I am hesitant due to the 1600 x 1600 limitation. I wanted a digital RAW studio!


----------



## bridges86406 (Oct 16, 2011)

Just bought it yesterday. It works for me considering I'm really only using it for light work, and turning pictures into wallpapers for the touchpad


----------



## dhrandy (Oct 19, 2011)

I can also verify that it works great. Not quite as many features as desktop Photoshop, but still a great app.

Sent from my Android Touchpad using Tapatalk.


----------



## rohan (Oct 10, 2011)

Yeah works nice here too. It's great in a pinch and works well.


----------



## androideric (Oct 6, 2011)

Works with CM9 ALPHA 2 with awesomeness!


----------



## 12paq (Aug 10, 2011)

And with the stylus and touch improvements this app is fantastic.


----------



## Infinite Jest (Jan 17, 2012)

12paq said:


> And with the stylus and touch improvements this app is fantastic.

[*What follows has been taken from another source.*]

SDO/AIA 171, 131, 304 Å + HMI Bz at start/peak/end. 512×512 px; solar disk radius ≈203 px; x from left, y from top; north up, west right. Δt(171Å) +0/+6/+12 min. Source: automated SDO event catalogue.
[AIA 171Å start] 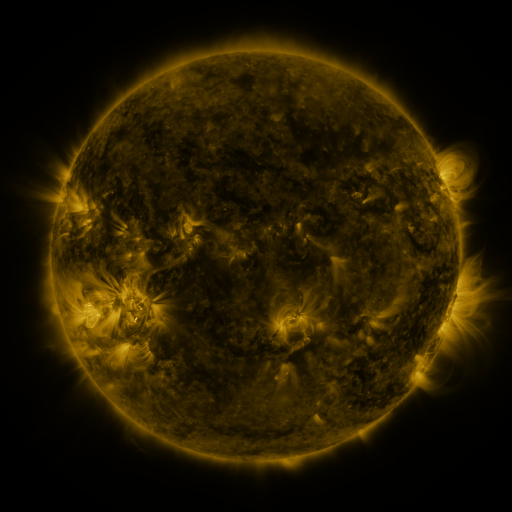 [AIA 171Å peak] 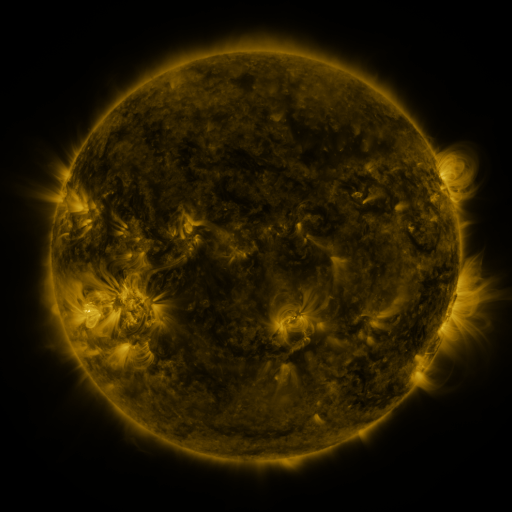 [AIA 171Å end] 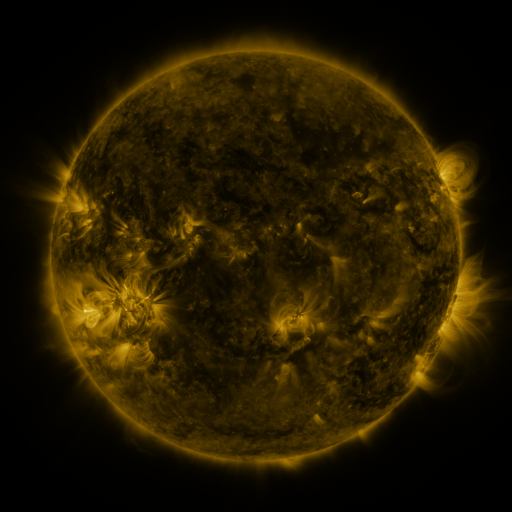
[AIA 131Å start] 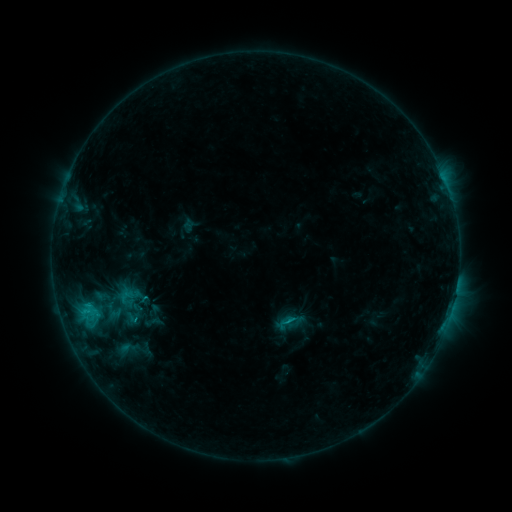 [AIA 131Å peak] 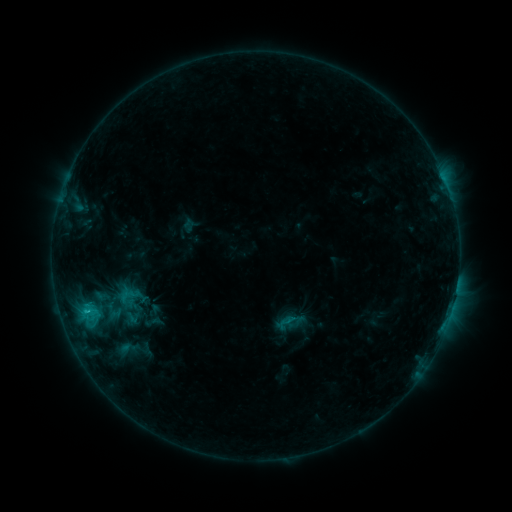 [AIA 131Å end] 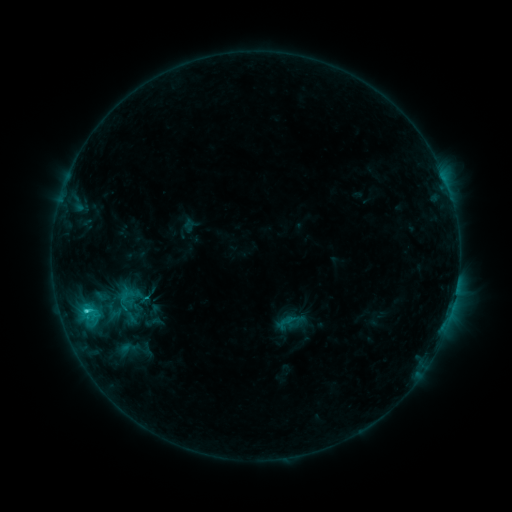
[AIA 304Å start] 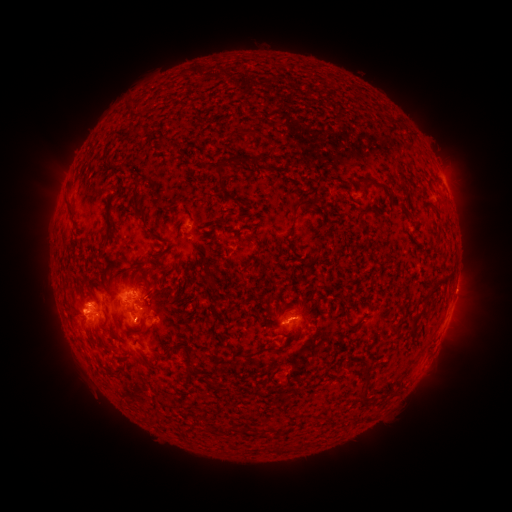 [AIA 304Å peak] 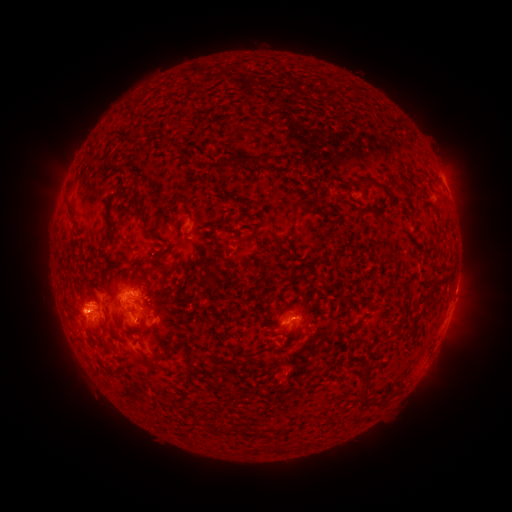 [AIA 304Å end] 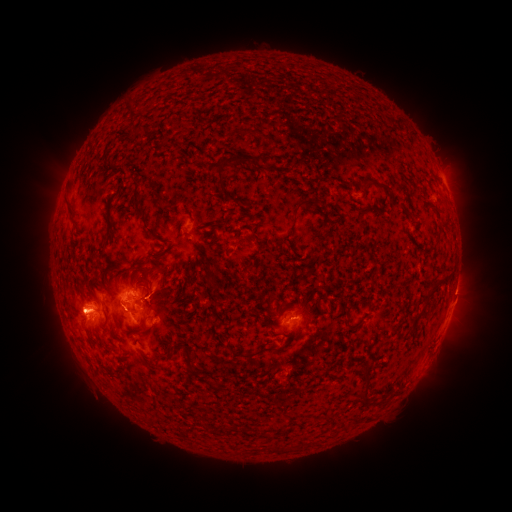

Stylus use is actually feasible now (moving from a2 to official nightly). All this time I thought it was just crappy hardware... Thank you cm team!


----------



## 12paq (Aug 10, 2011)

Infinite Jest said:


> Stylus use is actually feasible now (moving from a2 to official nightly). All this time I thought it was just crappy hardware... Thank you cm team!


ikr? good stuff! 
and to be a bit more accurate dees_troy submitted the touch and stylus changes, well done.


----------